■ **EXTRAIT FOURNI**:
Pour relever ce défi inédit, il a fallu faire preuve de beaucoup d'imagination et de volonté. Trois points au moins, semblaient devoir poser difficulté :
1. Il a fallu d'abord s'accorder sur un cahier des charges commun qui permette de couvrir les programmes en vigueur en France et dans les Länder allemands. Mené par un comité scientifique binational, ce travail d'orfèvre a été prolongé par les éditeurs et les auteurs eux-mêmes. Travaillant en équipe, ils ont su faire preuve d'un sens aigu du compromis mais également d'une énergie de tous les instants pour développer une approche innovante, fruit du croisement des regards et des perspectives.
2. Il a aussi fallu conjuguer, deux traditions historiographiques, deux manières différentes d'enseigner l'histoire et à cet égard, ce deuxième volume me paraît être une grande réussite. Ainsi, l'iconographie, l'aspect physique du manuel ou encore l'adoption d'une démarche volontiers synthétique relèvent plutôt des habitudes françaises. Inversement, la tradition allemande est mise à l'honneur avec la présence de nombreux textes d'historiens présentés comme des documents historiques et proposés à la discussion, ou encore avec une approche nettement analytique des faits historiques.
3. Enfin, il a fallu s'accorder sur une vision commune de l'histoire et de ce point de vue, la période couverte par ce deuxième volume - 1814-1945- offrait assurément matière à débat. Pourtant, là encore, une vision commune a rapidement pu être dégagée tant les historiens des deux pays ont l'habitude de travailler ensemble.
Du dépassement de ces obstacles, de ce croisement des regards, de ce mariage des historiographies est né un manuel profondément innovant et original.
Deux exemples peuvent être brièvement évoqués, même si beaucoup d'autres auraient pu être retenus.
Le premier exemple, c'est l'étude du nazisme, qui est bien sûr centrale dans ce volume, et qui fait place à l'historiographie anglo-saxonne, dans une démarche d'ouverture intellectuelle qui va donc même au-delà des seules perspectives franco-allemandes pour offrir aux élèves un chapitre d'une exceptionnelle richesse.
Le second exemple, c'est le traitement du fait colonial qui est envisagé au moins autant du point de vue des peuples colonisés que de celui des peuples colonisateurs.
Ces deux exemples montrent que si l'histoire repose sur des faits et des dates incontournables, elle est également une affaire d'interprétation et de représentation. Le manuel permet d'éviter l'ethnocentrisme en soulignant ces différences de représentations, sans jamais oublier les faits. Loin d'être source de relativisme, le croisement des perspectives favorise l'ouverture et la tolérance jusqu'à porter un véritable regard européen sur l'histoire du monde.

■ **CONSIGNE**: D'après l'extrait sur le manuel d'histoire franco-allemand, quelle période couvre son deuxième volume ? Les enregistrements constituent un matériau indépendant de l'extrait.

■ **DONNÉES EXTRAITES**:

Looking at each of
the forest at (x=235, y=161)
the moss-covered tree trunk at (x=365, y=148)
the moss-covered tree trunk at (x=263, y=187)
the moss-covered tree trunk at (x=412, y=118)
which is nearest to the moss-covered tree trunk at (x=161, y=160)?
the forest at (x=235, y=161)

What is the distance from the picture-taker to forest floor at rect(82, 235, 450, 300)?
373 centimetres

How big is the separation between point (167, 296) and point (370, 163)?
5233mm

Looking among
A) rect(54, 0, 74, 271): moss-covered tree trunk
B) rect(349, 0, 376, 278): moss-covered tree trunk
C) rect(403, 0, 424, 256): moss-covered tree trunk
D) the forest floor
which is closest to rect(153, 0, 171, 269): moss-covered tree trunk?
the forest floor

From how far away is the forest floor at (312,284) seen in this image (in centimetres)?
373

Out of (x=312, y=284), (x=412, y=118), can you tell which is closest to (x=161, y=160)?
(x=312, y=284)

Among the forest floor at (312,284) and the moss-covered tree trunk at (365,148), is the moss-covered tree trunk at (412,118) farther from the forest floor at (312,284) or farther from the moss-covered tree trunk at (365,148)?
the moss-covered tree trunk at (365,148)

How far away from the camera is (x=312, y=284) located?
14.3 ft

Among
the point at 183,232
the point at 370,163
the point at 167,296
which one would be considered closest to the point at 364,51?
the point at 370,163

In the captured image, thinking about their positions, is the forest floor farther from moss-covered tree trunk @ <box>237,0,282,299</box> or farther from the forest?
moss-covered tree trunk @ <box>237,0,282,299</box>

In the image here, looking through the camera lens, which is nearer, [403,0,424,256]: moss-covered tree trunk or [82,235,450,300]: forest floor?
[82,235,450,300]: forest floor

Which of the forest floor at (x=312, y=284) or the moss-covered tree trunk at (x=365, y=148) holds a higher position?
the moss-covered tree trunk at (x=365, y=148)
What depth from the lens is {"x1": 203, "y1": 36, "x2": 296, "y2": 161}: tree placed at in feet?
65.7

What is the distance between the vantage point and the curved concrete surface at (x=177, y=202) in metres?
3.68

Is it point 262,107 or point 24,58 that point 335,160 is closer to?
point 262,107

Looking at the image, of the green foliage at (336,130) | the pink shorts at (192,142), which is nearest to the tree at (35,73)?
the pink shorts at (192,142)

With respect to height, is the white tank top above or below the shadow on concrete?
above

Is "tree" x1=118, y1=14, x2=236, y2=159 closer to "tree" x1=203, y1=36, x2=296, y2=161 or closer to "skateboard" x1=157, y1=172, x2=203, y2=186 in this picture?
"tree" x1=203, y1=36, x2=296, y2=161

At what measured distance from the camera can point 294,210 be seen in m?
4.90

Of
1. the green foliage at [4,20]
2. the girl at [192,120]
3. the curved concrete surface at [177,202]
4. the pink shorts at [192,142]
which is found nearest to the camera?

■ **RÉSULTAT FINAL**: La période de 1814 à 1945.